## Short exercise
Without any pictures, reproduce exactly the lines running from the line containing "In camera distance" through the end of the entries.

## Exercise input
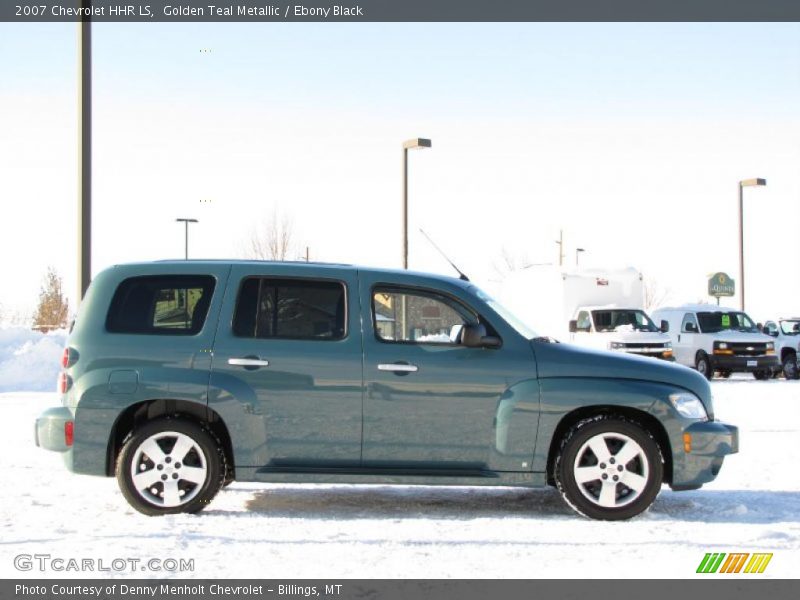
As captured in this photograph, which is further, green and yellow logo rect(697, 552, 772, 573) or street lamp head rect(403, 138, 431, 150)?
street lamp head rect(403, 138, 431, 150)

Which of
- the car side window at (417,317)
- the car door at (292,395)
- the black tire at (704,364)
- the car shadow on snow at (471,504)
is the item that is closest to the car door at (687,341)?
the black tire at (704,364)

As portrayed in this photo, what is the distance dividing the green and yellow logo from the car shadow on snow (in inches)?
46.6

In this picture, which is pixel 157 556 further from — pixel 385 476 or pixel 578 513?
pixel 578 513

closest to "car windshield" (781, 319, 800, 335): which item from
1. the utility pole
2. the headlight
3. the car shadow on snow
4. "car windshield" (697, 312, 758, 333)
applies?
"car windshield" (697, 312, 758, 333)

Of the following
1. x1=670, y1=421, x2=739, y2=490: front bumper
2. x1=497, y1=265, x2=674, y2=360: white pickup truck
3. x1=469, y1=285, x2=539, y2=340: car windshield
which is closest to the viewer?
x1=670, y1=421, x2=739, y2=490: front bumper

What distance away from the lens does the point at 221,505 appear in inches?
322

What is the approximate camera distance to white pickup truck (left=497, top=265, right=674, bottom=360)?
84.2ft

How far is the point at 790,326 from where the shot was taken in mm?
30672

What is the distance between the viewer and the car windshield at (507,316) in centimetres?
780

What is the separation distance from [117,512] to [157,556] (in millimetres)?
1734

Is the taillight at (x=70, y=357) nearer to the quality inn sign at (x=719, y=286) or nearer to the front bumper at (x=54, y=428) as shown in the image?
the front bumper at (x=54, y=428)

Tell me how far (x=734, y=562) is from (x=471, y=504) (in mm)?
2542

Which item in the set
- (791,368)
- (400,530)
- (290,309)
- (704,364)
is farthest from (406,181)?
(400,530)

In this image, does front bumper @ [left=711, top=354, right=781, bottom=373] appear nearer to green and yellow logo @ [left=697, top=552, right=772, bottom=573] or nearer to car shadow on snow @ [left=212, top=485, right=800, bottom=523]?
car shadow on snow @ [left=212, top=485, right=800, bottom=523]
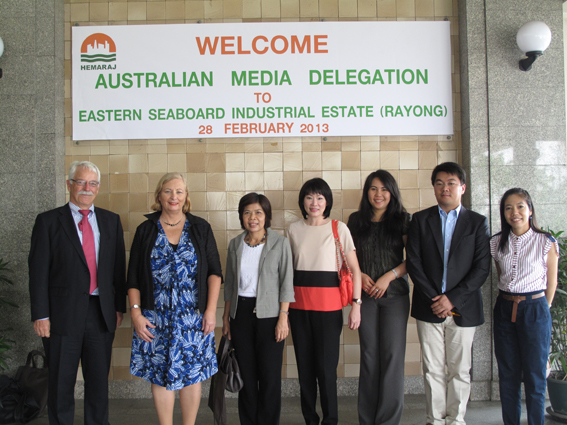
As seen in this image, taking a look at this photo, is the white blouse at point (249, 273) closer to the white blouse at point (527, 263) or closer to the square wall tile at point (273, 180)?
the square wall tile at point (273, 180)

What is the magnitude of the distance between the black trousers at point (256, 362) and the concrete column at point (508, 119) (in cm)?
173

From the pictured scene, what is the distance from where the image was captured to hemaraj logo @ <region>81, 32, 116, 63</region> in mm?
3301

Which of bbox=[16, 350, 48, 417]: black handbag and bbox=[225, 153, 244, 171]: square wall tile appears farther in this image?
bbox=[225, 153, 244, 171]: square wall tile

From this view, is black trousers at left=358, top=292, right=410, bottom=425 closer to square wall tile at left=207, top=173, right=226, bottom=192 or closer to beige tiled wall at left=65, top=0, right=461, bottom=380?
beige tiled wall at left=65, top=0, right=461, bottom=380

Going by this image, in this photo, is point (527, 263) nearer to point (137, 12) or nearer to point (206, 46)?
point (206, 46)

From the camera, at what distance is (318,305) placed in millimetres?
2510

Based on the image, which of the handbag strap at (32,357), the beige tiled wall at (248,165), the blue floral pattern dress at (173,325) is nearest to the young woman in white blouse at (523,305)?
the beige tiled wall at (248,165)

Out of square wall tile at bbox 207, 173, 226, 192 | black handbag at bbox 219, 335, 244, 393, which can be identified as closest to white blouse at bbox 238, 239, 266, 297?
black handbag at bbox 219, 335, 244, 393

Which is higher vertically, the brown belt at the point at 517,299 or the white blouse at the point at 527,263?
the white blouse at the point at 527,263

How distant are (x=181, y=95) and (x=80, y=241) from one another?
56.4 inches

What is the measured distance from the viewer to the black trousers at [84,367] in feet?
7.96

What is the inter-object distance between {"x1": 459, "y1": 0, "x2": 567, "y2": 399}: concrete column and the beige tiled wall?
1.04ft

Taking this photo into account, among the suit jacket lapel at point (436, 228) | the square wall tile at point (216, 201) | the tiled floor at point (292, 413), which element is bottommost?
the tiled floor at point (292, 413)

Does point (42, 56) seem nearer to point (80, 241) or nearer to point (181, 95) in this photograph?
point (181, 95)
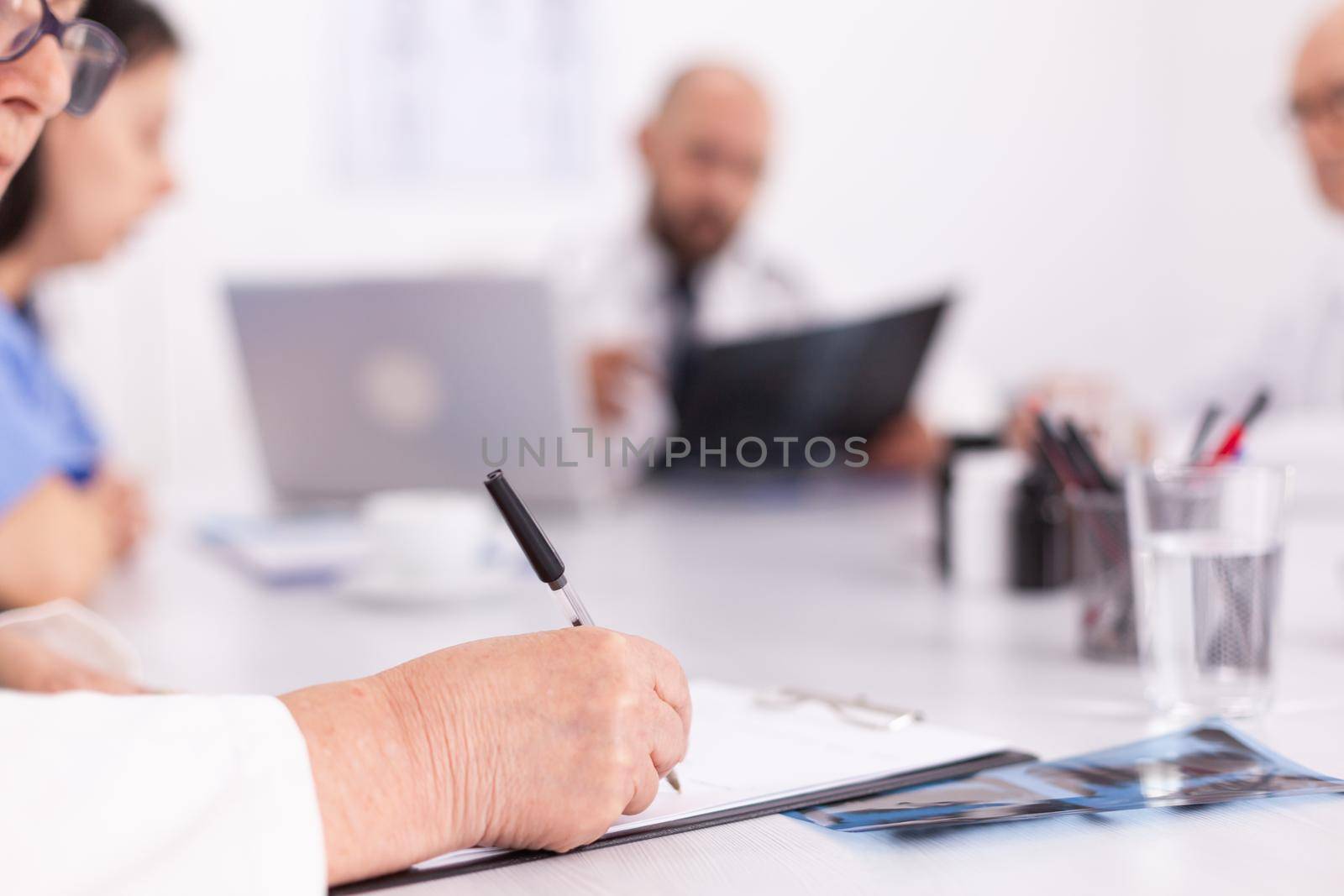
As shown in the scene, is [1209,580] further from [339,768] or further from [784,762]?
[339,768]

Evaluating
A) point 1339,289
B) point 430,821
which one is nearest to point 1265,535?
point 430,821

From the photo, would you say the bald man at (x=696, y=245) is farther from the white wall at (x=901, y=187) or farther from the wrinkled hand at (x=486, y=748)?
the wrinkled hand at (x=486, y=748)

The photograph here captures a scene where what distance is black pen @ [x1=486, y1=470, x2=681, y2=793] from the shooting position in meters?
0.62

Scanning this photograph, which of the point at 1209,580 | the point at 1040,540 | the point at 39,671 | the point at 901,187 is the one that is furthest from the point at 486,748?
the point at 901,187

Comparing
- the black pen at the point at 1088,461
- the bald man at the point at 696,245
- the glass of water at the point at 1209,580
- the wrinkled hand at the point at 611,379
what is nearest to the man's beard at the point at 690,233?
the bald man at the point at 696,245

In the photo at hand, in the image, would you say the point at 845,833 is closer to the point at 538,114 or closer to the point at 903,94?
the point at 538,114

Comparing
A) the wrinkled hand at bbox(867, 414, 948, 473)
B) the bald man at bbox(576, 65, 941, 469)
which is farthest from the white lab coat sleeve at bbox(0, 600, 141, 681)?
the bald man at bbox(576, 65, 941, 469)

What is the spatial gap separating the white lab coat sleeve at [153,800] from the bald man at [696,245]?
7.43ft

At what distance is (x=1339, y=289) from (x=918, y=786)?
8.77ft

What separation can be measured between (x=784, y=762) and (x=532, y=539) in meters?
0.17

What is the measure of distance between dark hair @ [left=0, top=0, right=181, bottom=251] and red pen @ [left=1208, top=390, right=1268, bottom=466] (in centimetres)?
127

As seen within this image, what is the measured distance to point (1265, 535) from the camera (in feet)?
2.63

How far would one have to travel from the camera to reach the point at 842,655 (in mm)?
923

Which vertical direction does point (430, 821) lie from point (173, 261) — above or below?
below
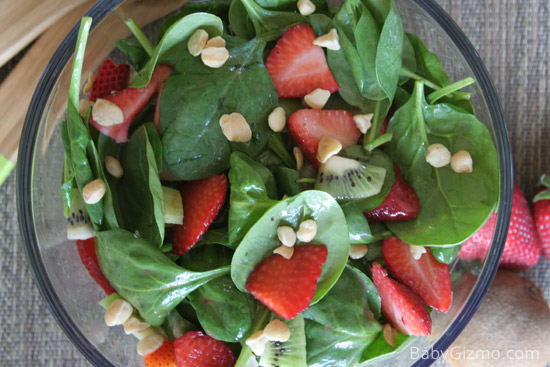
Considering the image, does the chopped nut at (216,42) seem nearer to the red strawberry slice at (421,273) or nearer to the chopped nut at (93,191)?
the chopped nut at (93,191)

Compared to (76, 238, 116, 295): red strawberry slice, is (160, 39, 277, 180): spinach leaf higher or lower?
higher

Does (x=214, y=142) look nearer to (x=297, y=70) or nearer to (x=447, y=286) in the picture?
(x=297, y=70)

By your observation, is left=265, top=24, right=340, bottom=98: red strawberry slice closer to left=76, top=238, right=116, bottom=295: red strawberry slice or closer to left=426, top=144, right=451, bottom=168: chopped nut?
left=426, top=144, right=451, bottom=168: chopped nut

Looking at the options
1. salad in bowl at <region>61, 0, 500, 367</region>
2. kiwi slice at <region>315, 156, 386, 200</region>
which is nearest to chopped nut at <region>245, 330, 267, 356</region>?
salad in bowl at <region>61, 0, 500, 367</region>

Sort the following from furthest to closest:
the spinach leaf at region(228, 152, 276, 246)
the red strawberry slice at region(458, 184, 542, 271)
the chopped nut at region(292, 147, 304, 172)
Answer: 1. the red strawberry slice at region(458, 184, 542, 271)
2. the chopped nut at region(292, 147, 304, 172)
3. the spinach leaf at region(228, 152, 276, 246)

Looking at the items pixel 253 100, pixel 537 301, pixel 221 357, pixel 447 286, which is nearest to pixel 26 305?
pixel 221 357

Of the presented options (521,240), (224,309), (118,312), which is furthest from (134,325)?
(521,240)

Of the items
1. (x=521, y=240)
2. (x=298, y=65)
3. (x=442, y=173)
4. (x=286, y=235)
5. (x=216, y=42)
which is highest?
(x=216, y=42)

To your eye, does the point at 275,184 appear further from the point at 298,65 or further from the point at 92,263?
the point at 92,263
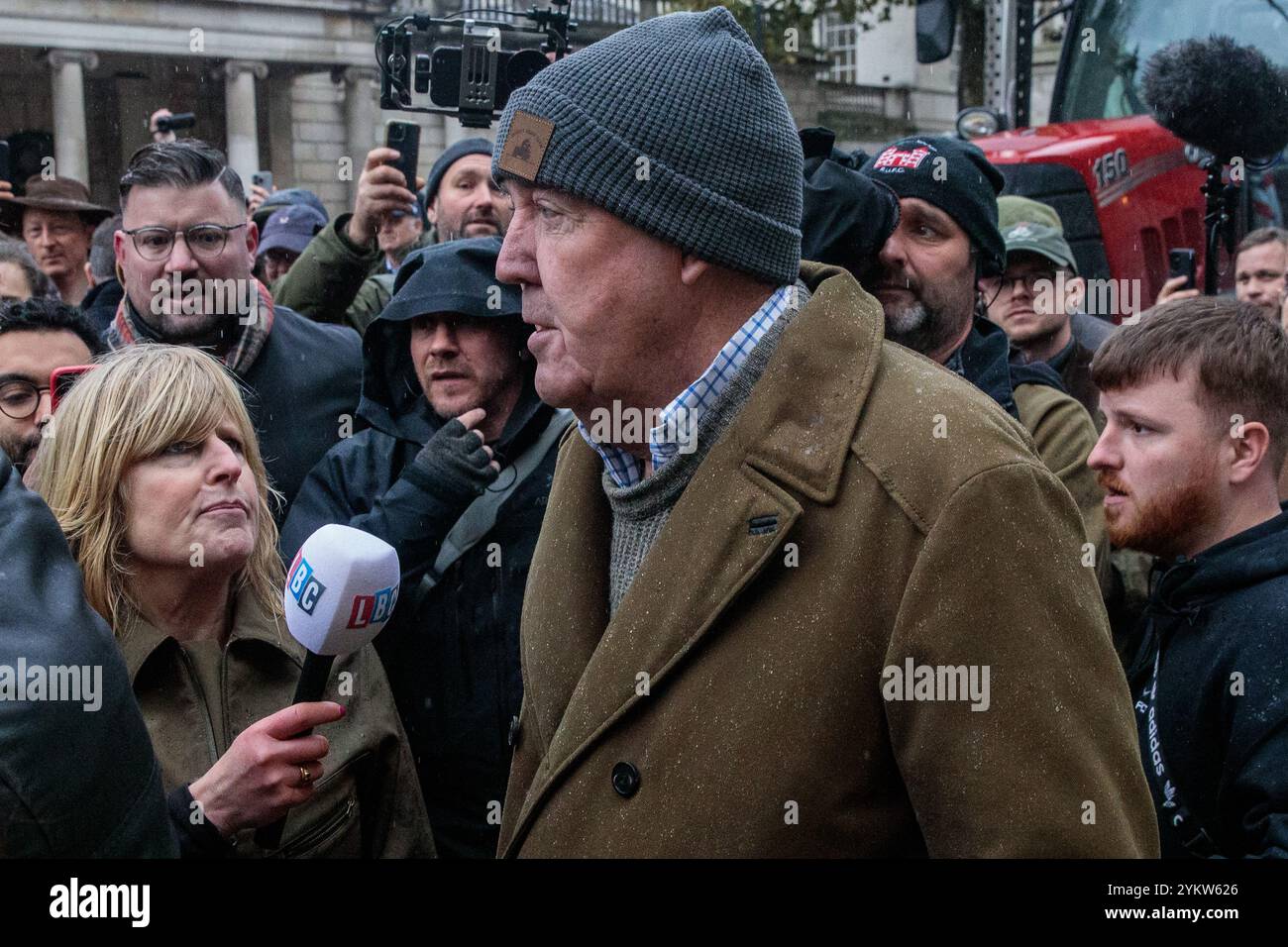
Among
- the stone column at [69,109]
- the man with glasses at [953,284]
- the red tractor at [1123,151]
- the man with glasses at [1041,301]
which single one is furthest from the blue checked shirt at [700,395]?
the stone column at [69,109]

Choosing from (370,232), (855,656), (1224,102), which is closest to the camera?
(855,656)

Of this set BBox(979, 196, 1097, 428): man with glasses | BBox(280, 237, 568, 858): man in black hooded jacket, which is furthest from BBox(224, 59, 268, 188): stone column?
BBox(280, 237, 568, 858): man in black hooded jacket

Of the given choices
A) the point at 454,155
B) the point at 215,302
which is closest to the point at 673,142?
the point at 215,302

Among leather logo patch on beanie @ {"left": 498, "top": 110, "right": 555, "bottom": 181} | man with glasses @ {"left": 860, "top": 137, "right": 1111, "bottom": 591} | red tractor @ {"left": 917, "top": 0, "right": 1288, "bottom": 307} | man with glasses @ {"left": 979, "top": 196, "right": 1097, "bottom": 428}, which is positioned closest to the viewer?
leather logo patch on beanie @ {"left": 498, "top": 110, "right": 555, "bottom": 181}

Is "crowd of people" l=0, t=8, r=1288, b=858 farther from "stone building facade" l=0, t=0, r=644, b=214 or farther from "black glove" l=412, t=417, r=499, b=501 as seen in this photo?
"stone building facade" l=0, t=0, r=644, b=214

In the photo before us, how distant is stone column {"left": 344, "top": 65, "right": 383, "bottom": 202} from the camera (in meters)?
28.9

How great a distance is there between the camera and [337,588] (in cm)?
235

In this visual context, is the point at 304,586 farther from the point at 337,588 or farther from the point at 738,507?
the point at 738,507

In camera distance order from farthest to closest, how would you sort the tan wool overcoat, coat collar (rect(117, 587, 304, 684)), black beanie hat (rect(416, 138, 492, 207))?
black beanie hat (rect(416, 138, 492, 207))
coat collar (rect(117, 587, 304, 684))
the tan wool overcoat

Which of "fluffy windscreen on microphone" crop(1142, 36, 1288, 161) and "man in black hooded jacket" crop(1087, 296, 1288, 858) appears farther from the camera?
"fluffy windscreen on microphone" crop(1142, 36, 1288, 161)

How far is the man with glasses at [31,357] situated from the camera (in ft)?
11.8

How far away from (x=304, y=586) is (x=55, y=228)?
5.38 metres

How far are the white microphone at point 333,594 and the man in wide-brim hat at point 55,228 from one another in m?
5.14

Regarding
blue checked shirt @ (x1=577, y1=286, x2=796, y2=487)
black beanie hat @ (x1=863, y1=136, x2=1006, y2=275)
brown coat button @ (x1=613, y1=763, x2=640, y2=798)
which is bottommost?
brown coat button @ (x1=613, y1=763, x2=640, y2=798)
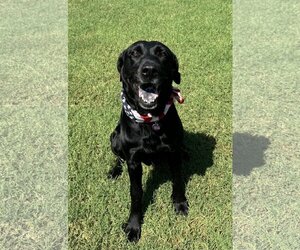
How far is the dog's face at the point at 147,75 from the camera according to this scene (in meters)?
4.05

## Task result
In camera distance order from farthest to closest, how would you sort the tan wool overcoat, coat collar (rect(117, 587, 304, 684)), black beanie hat (rect(416, 138, 492, 207))?
black beanie hat (rect(416, 138, 492, 207))
coat collar (rect(117, 587, 304, 684))
the tan wool overcoat

Which of "fluffy windscreen on microphone" crop(1142, 36, 1288, 161) and "man in black hooded jacket" crop(1087, 296, 1288, 858) appears farther from the camera?
"fluffy windscreen on microphone" crop(1142, 36, 1288, 161)

How far is the man with glasses at [31,357] situated from the camera (in ft)?
11.8

How far away from (x=304, y=586) is (x=55, y=228)?
5.38 metres

How far are the white microphone at point 333,594 and the man in wide-brim hat at point 55,228 from one another in m?
5.14

Regarding
blue checked shirt @ (x1=577, y1=286, x2=796, y2=487)
black beanie hat @ (x1=863, y1=136, x2=1006, y2=275)
brown coat button @ (x1=613, y1=763, x2=640, y2=798)
which is bottommost?
brown coat button @ (x1=613, y1=763, x2=640, y2=798)
How far is the dog's face at the point at 147,75 from the camera according to this scene (in meters)?
4.05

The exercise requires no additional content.